No es que quiera detener las horas, es que quiero que el
reloj se muera, languidezca con su propio tiempo. Quiero que los minutos dejen
de tener segundos y recorran perezosamente las esferas.
Quiero hacer estallar
las agujas, que vuelen por fin sin estar sujetas a esas máquinas infernales que
todos hemos de mantener cerca, a pesar de los inventos de la ciencia y las
especulaciones de los sabios, allí están los malditos tic tac de la sobremesa,
de la pared, de la cocina, apuntalando mis oídos, indiferentes a mis
pensamientos y al recorrido de mi mano cuando acaricio mi perro.
No quieren
saber nada de mí cuando hablo porque acotan mis frases y las mandan al olvido
como paquetes que no tienen reciclo. Señalan mis miradas y apuntalan mi sosiego
con su indiferencia. Cruel desvarío organizado de algún matemático perverso que
nunca tuvo presente la belleza de la inercia.

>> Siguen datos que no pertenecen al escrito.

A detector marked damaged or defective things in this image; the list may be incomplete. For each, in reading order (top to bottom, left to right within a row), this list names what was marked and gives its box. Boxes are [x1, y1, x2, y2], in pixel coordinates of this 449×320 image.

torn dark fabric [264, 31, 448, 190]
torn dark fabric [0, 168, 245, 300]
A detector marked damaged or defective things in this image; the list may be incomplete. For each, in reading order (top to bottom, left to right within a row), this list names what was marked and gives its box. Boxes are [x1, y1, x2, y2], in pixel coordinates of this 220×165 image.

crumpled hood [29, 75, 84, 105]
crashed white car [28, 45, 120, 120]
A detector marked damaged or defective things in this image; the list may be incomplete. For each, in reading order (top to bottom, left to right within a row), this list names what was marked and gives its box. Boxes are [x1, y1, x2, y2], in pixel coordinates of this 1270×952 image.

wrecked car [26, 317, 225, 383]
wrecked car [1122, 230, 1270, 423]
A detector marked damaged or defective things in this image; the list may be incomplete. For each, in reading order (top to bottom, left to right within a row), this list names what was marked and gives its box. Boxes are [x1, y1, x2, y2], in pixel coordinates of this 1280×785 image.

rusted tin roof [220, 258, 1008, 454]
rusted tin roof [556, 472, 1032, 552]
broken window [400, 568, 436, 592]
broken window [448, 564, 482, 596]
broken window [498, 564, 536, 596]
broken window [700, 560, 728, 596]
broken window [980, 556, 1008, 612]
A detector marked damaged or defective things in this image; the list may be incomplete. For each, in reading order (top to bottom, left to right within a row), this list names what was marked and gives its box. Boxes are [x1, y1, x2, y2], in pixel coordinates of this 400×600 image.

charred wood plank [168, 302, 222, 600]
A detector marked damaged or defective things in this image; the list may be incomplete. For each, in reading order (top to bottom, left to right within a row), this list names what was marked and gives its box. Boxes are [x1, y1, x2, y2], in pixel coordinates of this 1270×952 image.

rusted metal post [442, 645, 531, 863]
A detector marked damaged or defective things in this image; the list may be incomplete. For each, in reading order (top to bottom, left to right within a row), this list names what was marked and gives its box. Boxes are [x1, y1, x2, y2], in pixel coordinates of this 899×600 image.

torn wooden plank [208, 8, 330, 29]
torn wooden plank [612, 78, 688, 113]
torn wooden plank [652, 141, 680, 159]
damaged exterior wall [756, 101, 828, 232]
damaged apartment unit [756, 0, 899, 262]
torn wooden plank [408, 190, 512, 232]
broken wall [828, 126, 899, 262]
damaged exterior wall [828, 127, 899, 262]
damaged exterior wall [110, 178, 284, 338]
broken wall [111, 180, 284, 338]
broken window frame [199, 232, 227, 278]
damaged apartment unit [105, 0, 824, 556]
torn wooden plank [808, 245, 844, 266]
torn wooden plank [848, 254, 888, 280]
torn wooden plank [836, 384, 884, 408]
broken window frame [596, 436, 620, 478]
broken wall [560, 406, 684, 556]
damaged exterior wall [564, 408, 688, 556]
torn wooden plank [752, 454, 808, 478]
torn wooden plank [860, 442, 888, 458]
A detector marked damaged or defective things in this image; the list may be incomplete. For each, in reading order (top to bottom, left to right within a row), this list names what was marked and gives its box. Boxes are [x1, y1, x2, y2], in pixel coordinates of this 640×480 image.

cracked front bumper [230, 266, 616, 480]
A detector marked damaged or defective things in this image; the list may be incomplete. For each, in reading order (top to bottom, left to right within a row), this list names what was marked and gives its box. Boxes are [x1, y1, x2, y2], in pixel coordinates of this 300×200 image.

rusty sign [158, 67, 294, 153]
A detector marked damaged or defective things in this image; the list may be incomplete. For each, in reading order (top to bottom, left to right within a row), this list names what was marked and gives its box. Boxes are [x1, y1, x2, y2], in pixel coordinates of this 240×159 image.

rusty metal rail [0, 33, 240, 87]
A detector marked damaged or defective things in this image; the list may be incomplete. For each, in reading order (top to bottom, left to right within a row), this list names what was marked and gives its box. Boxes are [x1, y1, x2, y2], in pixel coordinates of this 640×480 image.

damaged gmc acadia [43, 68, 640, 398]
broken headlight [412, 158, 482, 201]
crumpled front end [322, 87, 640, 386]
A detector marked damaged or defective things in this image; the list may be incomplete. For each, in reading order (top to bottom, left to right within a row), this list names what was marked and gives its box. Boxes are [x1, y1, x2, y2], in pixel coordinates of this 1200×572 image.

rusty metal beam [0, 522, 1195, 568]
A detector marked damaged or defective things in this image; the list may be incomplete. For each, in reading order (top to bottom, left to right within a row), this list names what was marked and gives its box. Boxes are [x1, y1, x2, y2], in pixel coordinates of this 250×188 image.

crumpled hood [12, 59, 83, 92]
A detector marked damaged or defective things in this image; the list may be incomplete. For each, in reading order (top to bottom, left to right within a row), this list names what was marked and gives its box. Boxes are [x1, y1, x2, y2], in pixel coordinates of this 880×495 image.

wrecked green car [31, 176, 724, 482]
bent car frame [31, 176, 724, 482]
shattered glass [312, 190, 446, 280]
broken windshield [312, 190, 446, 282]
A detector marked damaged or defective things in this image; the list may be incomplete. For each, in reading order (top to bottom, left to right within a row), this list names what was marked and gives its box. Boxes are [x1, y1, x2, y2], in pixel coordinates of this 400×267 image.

Quiero travestir los relojes de
mi existencia, esos absurdos bastardos que me rodean y se instalan a pesar de
mi desprecio. Esos relojes marcan mis pasos, convierten las imágenes en
melancolía barata y me obligan a renunciar a mis deseos y a claudicar ante su
paso implacable, cerrando la cremallera del diario paquete que, parece ser,
dicen los demás, son nuestra suerte.
Esos movimientos empeñados en su ritmo son
una horrible paradoja de la vida, son la más abyecta mentira del más infernal
de los tiranos, sin embargo, aquí estamos, rindiéndole pleitesía y
acobardándonos ante su eterna compañía.